━━ Excerpt provided

De Moivre's Theorem says if $n$ is any rational number, then $\left(\cos\theta+i\sin\theta\right)^{n}=(\cos(n\theta)+i\sin(n\theta)$. It is useful for finding higher powers of complex numbers since
$$\left[r\cdot\left(\cos\theta+i\sin\theta\right)\right]^{n}=r^{n}(\cos(n\theta)+i\sin(n\theta).$$
Also, it can be used to find roots of numbers. The obviousness of this theorem comes from already knowing Euler's formula.
$$re^{i\theta}=r\left(\cos\theta+i\sin\theta\right)$$
therefore,
$$\left(re^{i\theta}\right)^{n}=\left(r\left(\cos\theta+i\sin\theta\right)\right)^{n}$$
but by the rules for exponents,
$$\left(re^{i\theta}\right)^{n}=\left(r^{n}e^{in\theta}\right) \tag{1} \label{1}$$
and thus
$$\left(r^{n}e^{in\theta}\right)=r^{n}\left(\cos n\theta+i\sin n\theta\right).$$
Succinctly, and in reverse,
$$\begin{aligned}\left[r\left(\cos\theta+i\sin\theta\right)\right]^{n}= & \left(re^{i\theta}\right)^{n}\\
= & r^{n}e^{in\theta}\\
= & r^{n}\left(\cos n\theta+i\sin n\theta\right)
\end{aligned}$$
Example: Use De Moivre's theorem to simplify $(1+i)^{13}$. Answer: First we will express the problem in polar form. The modulus is $\sqrt{1+1}=\sqrt{2}$. The principal angle is $\tan^{-1}(1/1)=\pi/4$. So we have
$$(1+i)^{13}=\left(\sqrt{2}e^{\pi/4}\right)^{13}.$$
Next express $r=\sqrt{2}^{12}\sqrt{2}$ and use De Moivre for the angle.

━━━━

▶ _Questions to answer_:
**1)** In the De Moivre's theorem text, list every phrase that stands on a line by itself between two displayed equations.
**2)** Return the portion of the De Moivre's theorem text between "De Moivre's Theorem says" and "knowing Euler's formula.", inclusive.
**3)** Using the De Moivre's theorem text, decide whether each statement agrees with it. For each, answer yes or no and quote the words that decide it.
(a) The theorem is stated for any rational number $n$.
(b) The text says the theorem can be used to find roots of numbers.
(c) In the example, the modulus of $1+i$ is given as $2$.
The material after this point comes from a separate source unrelated to the De Moivre's theorem text.

━━ Data

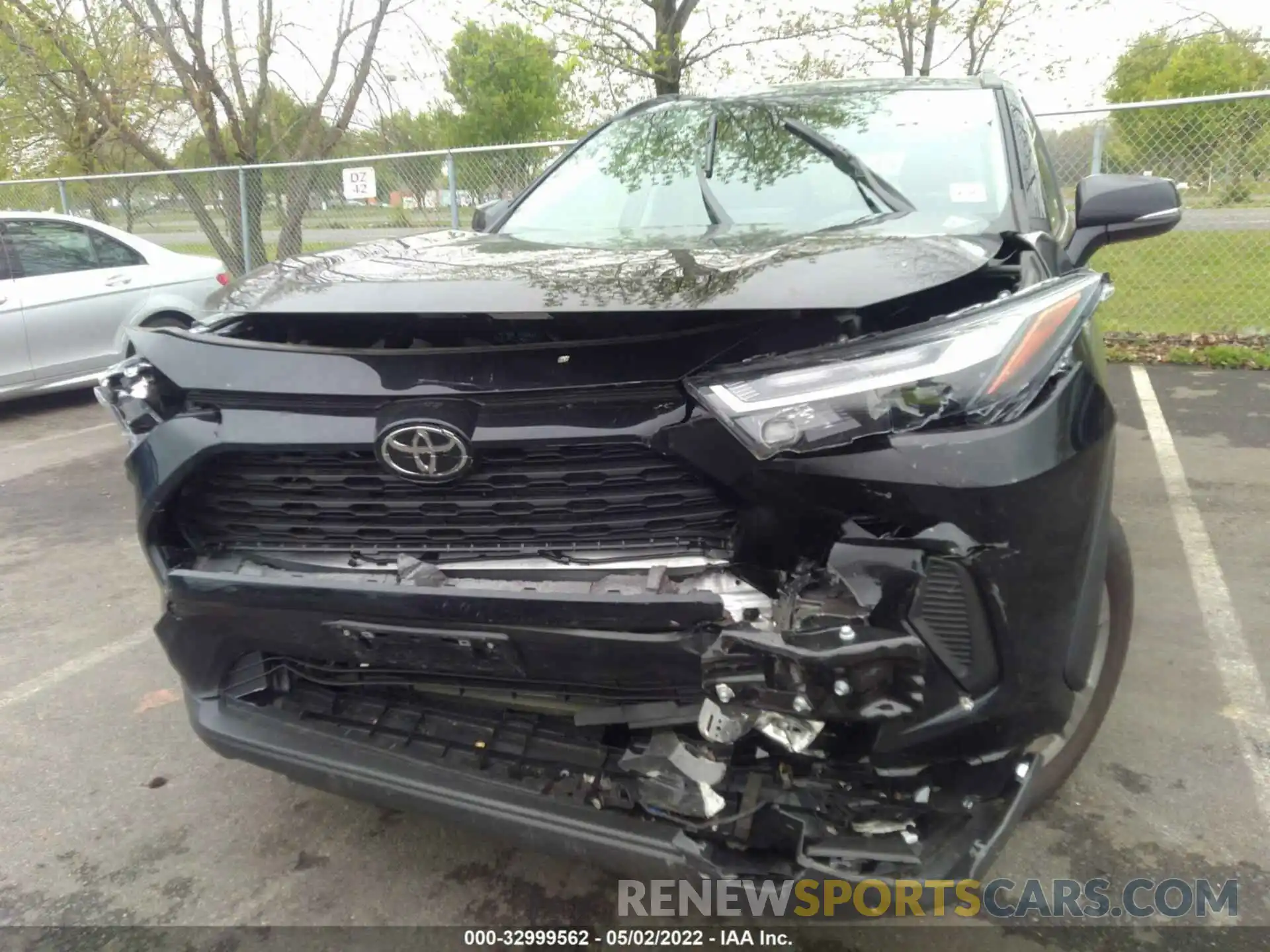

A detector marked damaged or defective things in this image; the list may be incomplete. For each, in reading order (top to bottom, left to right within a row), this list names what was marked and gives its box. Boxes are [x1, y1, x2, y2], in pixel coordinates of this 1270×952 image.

crumpled hood [210, 227, 1000, 317]
cracked headlight lens [685, 270, 1112, 459]
detached bumper cover [188, 690, 1041, 883]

━━━━

▶ _Answers by item number_:
**1)**
- therefore,
- but by the rules for exponents,
- and thus
- Succinctly, and in reverse,

**2)**
De Moivre's Theorem says if $n$ is any rational number, then $\left(\cos\theta+i\sin\theta\right)^{n}=(\cos(n\theta)+i\sin(n\theta)$. It is useful for finding higher powers of complex numbers since
$$\left[r\cdot\left(\cos\theta+i\sin\theta\right)\right]^{n}=r^{n}(\cos(n\theta)+i\sin(n\theta).$$
Also, it can be used to find roots of numbers. The obviousness of this theorem comes from already knowing Euler's formula.

**3)**
(a) Yes: "De Moivre's Theorem says if $n$ is any rational number"
(b) Yes: "Also, it can be used to find roots of numbers."
(c) No: "The modulus is $\sqrt{1+1}=\sqrt{2}$."